Work to be completed: Carry the essay on McPhee's approach to structure forward from its final sentence.

Given text:
====================
And yet, after ten years of chronology at Time and The New Yorker, McPhee, who is famous for his intricate structures and says he is obsessed with structure, yearned for a thematically dominated piece. In his new essay, “Structure” (Jan. 14, 2013), he says almost always there is “considerable tension” between chronology and theme, and chronology wins. “The narrative wants to move from point to point through time, while topics that have arisen now and again across someone’s life cry out to be collected.”

You must, he says, find some way to “tuck them in.” In the case of his 1969 profile of an art historian, he was frustrated by how hostile chronology was to content, or what McPhee calls themes: “the theme of forgery was scattered all over the chronology of his life.” McPhee realized something: “A piece of writing about a single person could be presented as any number of discrete portraits, each distinct from the others and thematic in character, leaving the chronology of the subject’s life to look after itself.”

McPheeArt

McPhee’s drawing of the structure of “Travels in Georgia”

McPhee returned to chronology, more or less, for his famous 1973 article “Travels in Georgia,” about a team of biologists collecting road-killed animals and sometimes eating them. It opens with scene not on day one but later, and after that proceeds chronologically: “There are structural alternatives, but for the story of a journey they can be unpromising and confusing when compared with a structure that is chronologically controlled.”

I remember “Travels” also employing a huge flashback section later on that supplies background on its subjects at one’s Atlanta redoubt. But I may be wrong, from faulty memory or because, if you try to trace the biologists’ route across Georgia as presented in the story, it moves confusingly. They ping-pong from one corner of the state to another and—if you are trying to pinpoint their location—seem to make puzzling jumps. Once, about two years ago, after I thought I had its structure figured out, I tried to lead a class through it using a Georgia map and McPhee’s pretty but odd drawing, and we all became perplexed.

McPhee always lets the reader know where the actors are in “Travels in Georgia” but does not ensure the reader knows how they got there, which maybe isn’t important. Most readers go with the flow and aren’t ex-Georgians like me. Yet anyone trying to follow McPhee’s structural diagram while reading the piece may conclude its structure is too clever by half, however great the article—and it is wonderful.
====================
Extracted material:
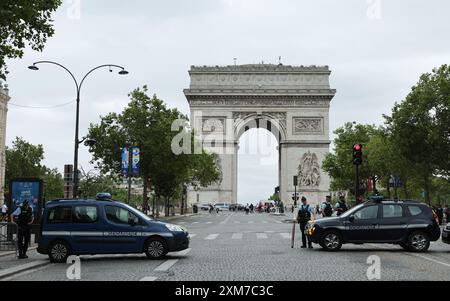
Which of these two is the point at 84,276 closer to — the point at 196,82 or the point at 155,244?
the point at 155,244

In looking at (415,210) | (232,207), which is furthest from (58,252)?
====================
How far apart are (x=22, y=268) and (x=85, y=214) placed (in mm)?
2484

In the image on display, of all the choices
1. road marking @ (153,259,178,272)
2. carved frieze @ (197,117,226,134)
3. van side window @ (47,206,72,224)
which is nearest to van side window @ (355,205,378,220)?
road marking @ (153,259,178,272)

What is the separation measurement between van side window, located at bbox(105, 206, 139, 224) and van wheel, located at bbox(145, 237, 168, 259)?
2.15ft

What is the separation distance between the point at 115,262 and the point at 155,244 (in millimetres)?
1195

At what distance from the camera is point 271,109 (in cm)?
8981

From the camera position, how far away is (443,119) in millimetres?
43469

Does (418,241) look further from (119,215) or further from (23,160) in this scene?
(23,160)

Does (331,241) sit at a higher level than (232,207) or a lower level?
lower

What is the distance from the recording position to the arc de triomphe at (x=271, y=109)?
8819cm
====================
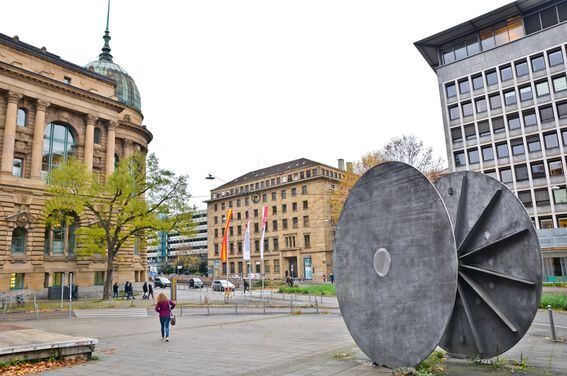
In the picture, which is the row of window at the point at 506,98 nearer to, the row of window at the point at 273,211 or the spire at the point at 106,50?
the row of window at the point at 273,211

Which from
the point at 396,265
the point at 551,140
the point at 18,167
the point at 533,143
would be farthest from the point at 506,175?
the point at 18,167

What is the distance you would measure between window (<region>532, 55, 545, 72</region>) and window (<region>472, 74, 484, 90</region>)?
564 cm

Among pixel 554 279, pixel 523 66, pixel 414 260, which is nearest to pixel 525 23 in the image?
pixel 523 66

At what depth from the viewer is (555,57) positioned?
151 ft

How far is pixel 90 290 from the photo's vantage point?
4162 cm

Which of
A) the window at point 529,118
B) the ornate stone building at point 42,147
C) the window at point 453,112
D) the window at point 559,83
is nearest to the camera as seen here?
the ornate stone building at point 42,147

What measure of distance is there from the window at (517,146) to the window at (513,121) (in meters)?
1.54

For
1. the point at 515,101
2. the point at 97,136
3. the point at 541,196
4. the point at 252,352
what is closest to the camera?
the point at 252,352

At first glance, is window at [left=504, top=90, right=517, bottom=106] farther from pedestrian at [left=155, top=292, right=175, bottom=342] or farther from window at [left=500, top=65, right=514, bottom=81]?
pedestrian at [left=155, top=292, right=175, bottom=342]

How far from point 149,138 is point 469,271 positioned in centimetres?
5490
====================
Final answer:
There’s more on structure, a lot more, in McPhee’s chatty “Structure,” another of a series of valedictory essays the octogenarian immersion journalist and (of late) essayist has been publishing in The New Yorker. They’ve made me glad I’m a subscriber even if reading a writer on his structure tends to be only slightly more comprehensible than hearing a politician explain the fiscal cliff.

Still, having written a memoir that’s chronologically structured I rejoice to hear McPhee speak candidly about what a hard mistress chronology can be. We live our lives chronologically, of course, so it’s an easy structure for readers to grasp. But human memory doesn’t work that way—it’s a jumble from which images arise—and neither does our understanding.

In memoir, I realized several years ago, chronology is somewhat hostile to reflection. To say a memoir is chronological is to say, in effect, that it is driven by events; the person experiencing the events is, by definition, comparatively clueless. The tension between chronology and reflection accounts for why so many writers and critics are forever seeking a memoir that can escape the trap of chronology and ignorance and, instead, emphasize meaning (conveyed by a wiser, distanced narrator). And do this while preserving some sort of timeline. That is, to have a modicum of plot.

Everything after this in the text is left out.